End of Life Care : EdeleData.org: A New Site Coordinating Demographics on Death and Dying
Posted by Chapster on Nov-15-2005 (3370 reads)

Due to the woeful lack of information about the demographics of the dying process, the Carolinas Center for Hospice and End of Life Care, the National Hospice and Palliative Care Organization, and the U S Administration on Aging have opened a new website, EdeleData.org. we already love the site and feel certain that it will improve the understanding of the way dying occurs in the United States. To see the press release, continue reading.
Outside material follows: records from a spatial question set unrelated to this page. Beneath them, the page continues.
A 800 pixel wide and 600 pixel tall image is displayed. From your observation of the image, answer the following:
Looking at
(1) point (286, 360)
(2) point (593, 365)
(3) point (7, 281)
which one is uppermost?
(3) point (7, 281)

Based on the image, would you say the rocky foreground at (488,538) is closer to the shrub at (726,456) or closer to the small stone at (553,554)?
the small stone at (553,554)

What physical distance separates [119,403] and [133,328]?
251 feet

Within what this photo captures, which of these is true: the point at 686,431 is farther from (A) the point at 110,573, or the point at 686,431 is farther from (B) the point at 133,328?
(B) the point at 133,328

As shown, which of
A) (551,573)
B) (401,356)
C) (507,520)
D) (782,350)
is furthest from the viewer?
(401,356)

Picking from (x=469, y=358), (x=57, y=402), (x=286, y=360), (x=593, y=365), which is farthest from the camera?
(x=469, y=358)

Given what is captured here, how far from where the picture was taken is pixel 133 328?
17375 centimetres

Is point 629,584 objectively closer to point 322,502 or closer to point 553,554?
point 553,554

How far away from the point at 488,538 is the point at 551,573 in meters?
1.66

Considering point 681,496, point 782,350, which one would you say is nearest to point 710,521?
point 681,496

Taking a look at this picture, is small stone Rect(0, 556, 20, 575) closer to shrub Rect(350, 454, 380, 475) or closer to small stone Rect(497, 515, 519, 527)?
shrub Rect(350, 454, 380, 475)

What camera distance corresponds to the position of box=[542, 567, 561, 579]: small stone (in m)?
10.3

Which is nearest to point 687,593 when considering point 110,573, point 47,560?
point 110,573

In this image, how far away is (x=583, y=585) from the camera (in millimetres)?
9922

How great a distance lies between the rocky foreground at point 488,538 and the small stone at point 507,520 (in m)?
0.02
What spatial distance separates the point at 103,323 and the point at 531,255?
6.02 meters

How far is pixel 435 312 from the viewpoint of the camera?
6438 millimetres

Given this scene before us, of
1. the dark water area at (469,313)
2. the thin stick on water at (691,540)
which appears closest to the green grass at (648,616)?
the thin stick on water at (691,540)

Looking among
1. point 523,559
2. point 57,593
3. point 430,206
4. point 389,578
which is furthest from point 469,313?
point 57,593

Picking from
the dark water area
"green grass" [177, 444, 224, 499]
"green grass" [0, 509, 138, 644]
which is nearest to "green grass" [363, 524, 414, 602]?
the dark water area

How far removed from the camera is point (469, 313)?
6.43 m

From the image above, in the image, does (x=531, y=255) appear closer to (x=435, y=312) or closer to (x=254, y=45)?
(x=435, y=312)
ALEXANDRIA, Va., and CARY, N.C., Nov. 15 -- In response to a
report from the Institute of Medicine highlighting the need for more and
better data about care at the end of life, The Carolinas Center for Hospice
and End of Life Care and The National Hospice and Palliative Care Organization
have launched http://www.edeledata.org, a Web site offering easy access to
data about decedents, care of the dying, and community factors affecting end-
of-life care.
Visitors to the EDELE Web site can search for data by topic, by state, by
using a set of pre-written questions that reflect common data needs, or by an
advanced search that allows combinations of criteria. The search returns a
list of Web pages, a picture of each page, and information about the data
source, type and display (e.g. table, map, graph.) Then with one click, users
go straight to the page showing the data.
The Web site is the centerpiece of The EDELE (Epidemiology of Dying and
End-of-Life Experience) Project and was designed by a National Advisory Board
of experts in end-of-life care policy and practice, healthcare ethics, and
health services research.
The EDELE Project was funded by grants from the Administration on Aging
and in-kind contributions from The Carolinas Center for Hospice and End of
Life Care and the National Hospice and Palliative Care Organization.
Congressman David Price (Chapel Hill, NC) requested the Federal appropriation
that supported The EDELE Project in order to increase access to the data
needed to improve care at the end of life.
The EDELE Project is focused on making public data readily available to
program planners and decision-makers. The data include:

* demographic, clinical and social information about people who died and
their families;

* utilization of healthcare and community services by decedents and
caregivers;

* reports of satisfaction with and experience of end-of-life; and

* the availability of healthcare and community services for patients at
the end of life and their families.

The EDELE Web site (http://www.edeledata.org) offers active links to over
300 Web pages where data about end-of-life care is found. Each link is
annotated so that users know what they will find at each linked Web page.
Dr. Laura Hanson, a physician and health services researcher in the
Division of Geriatric Medicine, University of North Carolina, Chapel Hill,
remarked, "I am so very impressed ... I searched on NC and found resources I
haven't used before. EDELE will become one of my bookmarks, and I anticipate
frequent personal use."
Healthcare providers, community service agencies, advocacy organizations,
health services researchers, and policy makers can use EDELE for important
end-of-life information.
While there is some information on every state in the US, the first
release of EDELE (2005-2006) focuses on data for North and South Carolina.
In addition to the wealth of information on the EDELE Web site, members of
the public looking for general information about care at the end of life can
access Caring Connections, NHPCO's consumer engagement initiative. Visit
http://www.caringinfo.org or call the HelpLine at 1-800-658-8898.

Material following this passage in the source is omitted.